It was really unpleasant to eat with corpses at the table. The ones who were privy to the protocol that dinner was my personal time weren’t real good at sharing the rules with the recently departed. Plus, if I found any more random body parts around the house, I was going to evict all of them. Pretending I didn’t see them was going to be my new modus operandi.
Understanding them was a serious problem. Apparently, the dead had their own way of communicating. It was a mystery to me.
I’d spent a few hours in the linguistics section at the library to see if I could find anything that remotely resembled what I was hearing and came out more confused than when I went in. It was guttural in tone and sounded more like garbled consonants than words separated by spaces. There was a frantic intent, and I knew there was also laughter. The old dude floating over Stan’s shoulder this morning was proof positive of that.
“I’m a whack job,” I mumbled.
I picked up my pace on the off chance they were following me down the street. Normal behavior would be impossible if I had to share my cubicle with decaying strangers.
My mind couldn’t leave the puzzle of my current nightmare alone. Had I cracked for real? Was I really seeing dead people or was I inventing them in my head? Had the movie The Sixth Sense Part Two started filming in my sleepy little town and someone neglected to inform me that I was staring in it?
Again, the best way to handle an un-handleable situation was to ignore it…and that’s exactly what I was going to do.

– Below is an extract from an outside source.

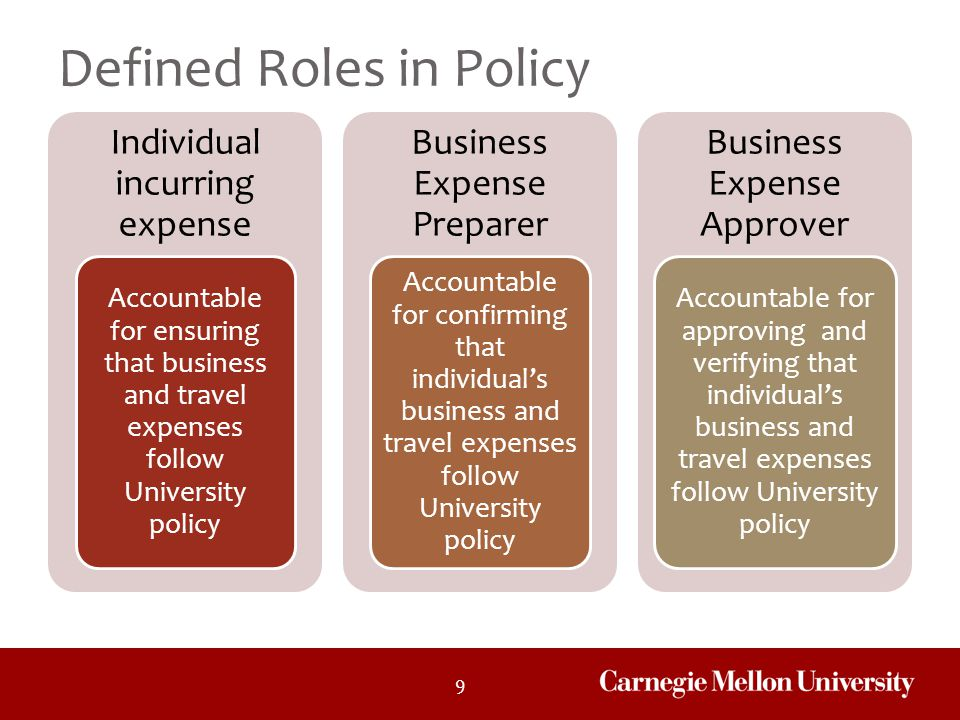 Defined Roles in Policy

“I want to make myself perfectly clear here,” Clarissa said, annunciating to the point of ridiculous. “He’s forty-five, single and hotter than sin. He’s mine. If I catch any of you making a move, I will make your life a living hell.”

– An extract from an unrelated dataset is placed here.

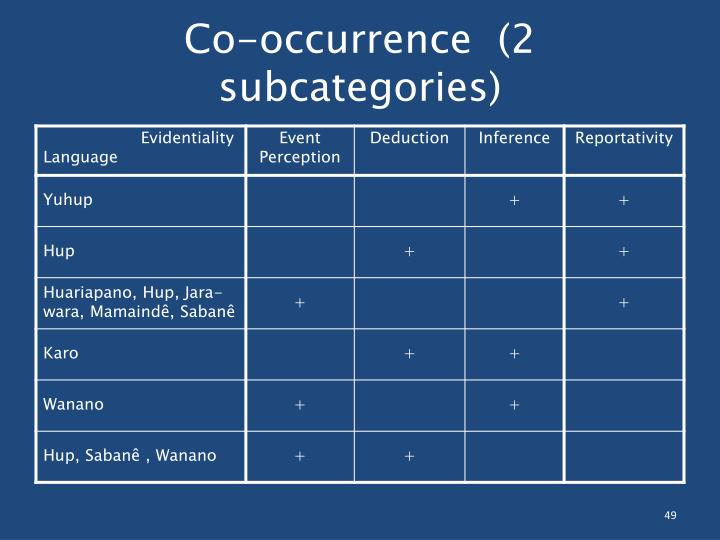 Co-occurrence  (2 subcategories)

“Like you don’t do that already,” June muttered under her breath with an eye roll.
“I’m sorry,” the redheaded, overly made-up she-devil snapped at poor June. “Did you have something pertinent to add?”

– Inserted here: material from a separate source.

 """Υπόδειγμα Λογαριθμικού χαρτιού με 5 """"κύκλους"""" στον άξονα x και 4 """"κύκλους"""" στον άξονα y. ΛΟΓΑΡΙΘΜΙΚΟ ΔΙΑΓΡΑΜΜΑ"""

“No,” June replied as the heat crawled up her neck and landed squarely on her adorable face.
I’d missed the first five minutes of the dressing down by our psychotic team leader, but it clearly had to do with a new lawyer who had joined the firm—it usually did. Every so often we got a live one, and Clarissa’s biological time clock was ticking so loudly we all needed earplugs. She’d hit on everything with male genitalia for the last several years. I was constantly surprised that the firm hadn’t been hit with a sexual harassment lawsuit by one of its own. Two of the partners feigned being gay for a few months just to escape her advances.
I glanced around the small break room and bit back my grin. It wouldn’t do for Clarissa to think I was laughing at her. The sheer amount of work she would pile on me was reason enough to pretend I was taking her seriously. I adored the gals I worked with except for our narcissistic leader. Being a paralegal could be as boring as watching paint dry, but my coworkers made the forty-plus hours a week tolerable.
Truth was, I was the only single gal in the room besides Clarissa and I would never date a lawyer—too shady. Plus, after last night, I was off men for the foreseeable future.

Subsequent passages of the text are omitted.